EXCERTO APRESENTADO >>

“Não vou cometer o mesmo erro duas vezes.” A face de Francisco Fagulha encolhe-se e, como se tivesse algo preso na garganta, estica o pescoço para se forçar a engolir.
É a primeira vez que confessa à mulher que se arrependeu quando voltou para Portugal há 18 anos, depois do seu primeiro período emigrado na Suíça.
Florbela Fagulha ri-se para o marido com um ar cúmplice. “Eu confessei logo e ele demorou estes anos todos a admitir”, diz. O casal fala ao Observador numa conversa por Skype, a partir de Sion, capital do Valais, na Suíça, país para onde emigraram pela segunda vez em 2011.
1988
Francisco foi primeiro. Para um jovem ambicioso de 24 anos não havia grande futuro na vila de Torrão, no Alentejo. A loja de artigos desportivos que tinha em sociedade com um amigo “não dava para mais do que sobreviver.” Nasceu numa família numerosa: 9 irmãos. Um dos quais já estava emigrado e arranjou-lhe trabalho na construção civil. Foi morar para Lavey Village, no cantão de Vaud, Suíça. Nos anos 1980, viviam 18943 portugueses naquele país. Na década seguinte o número aumentou em quase 1000% para 110312.

TAREFAS A REALIZAR >>
(1) Indique se cada afirmação concorda com o excerto sobre a emigração do casal Fagulha, respondendo sim ou não e citando textualmente as palavras decisivas: (a) Francisco tinha a loja de artigos desportivos em sociedade com um irmão; (b) o casal emigrou pela segunda vez para a Suíça em 2011; (c) na primeira emigração, Francisco foi morar para Sion.
(2) Transcreva do excerto, sem qualquer alteração, tudo desde “É a primeira” até “vez em 2011.”.
Baseie-se unicamente no excerto apresentado.

MATERIAL FORNECIDO >>
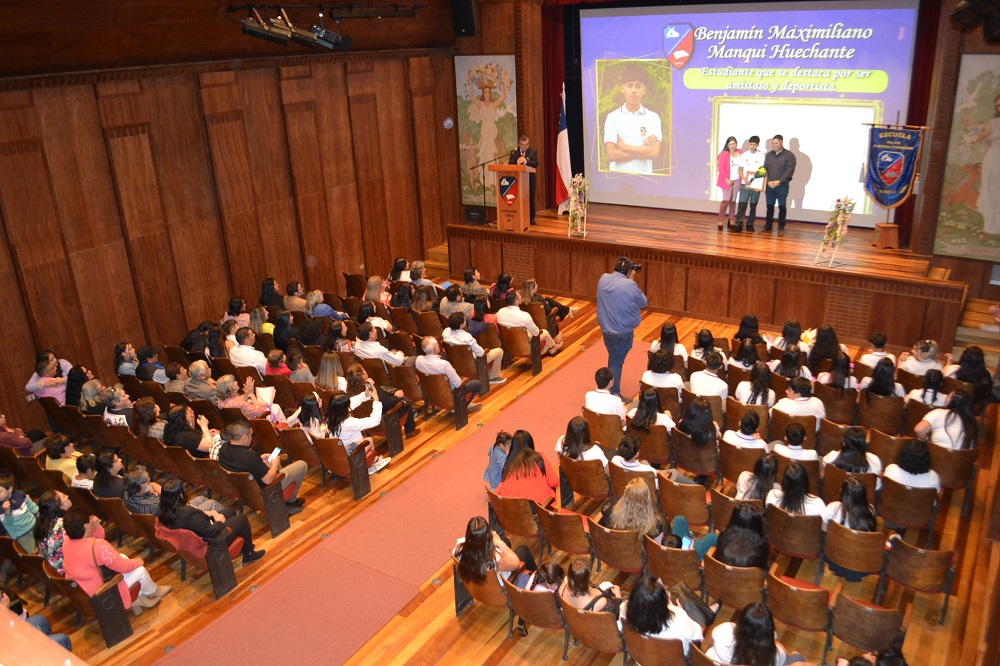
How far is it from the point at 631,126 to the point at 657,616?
388 inches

RESPOSTAS POR ORDEM >>
(1)
(a) Não: “que tinha em sociedade com um amigo”.
(b) Sim: “país para onde emigraram pela segunda vez em 2011”.
(c) Não: “Foi morar para Lavey Village, no cantão de Vaud”.

(2)
É a primeira vez que confessa à mulher que se arrependeu quando voltou para Portugal há 18 anos, depois do seu primeiro período emigrado na Suíça.
Florbela Fagulha ri-se para o marido com um ar cúmplice. “Eu confessei logo e ele demorou estes anos todos a admitir”, diz. O casal fala ao Observador numa conversa por Skype, a partir de Sion, capital do Valais, na Suíça, país para onde emigraram pela segunda vez em 2011.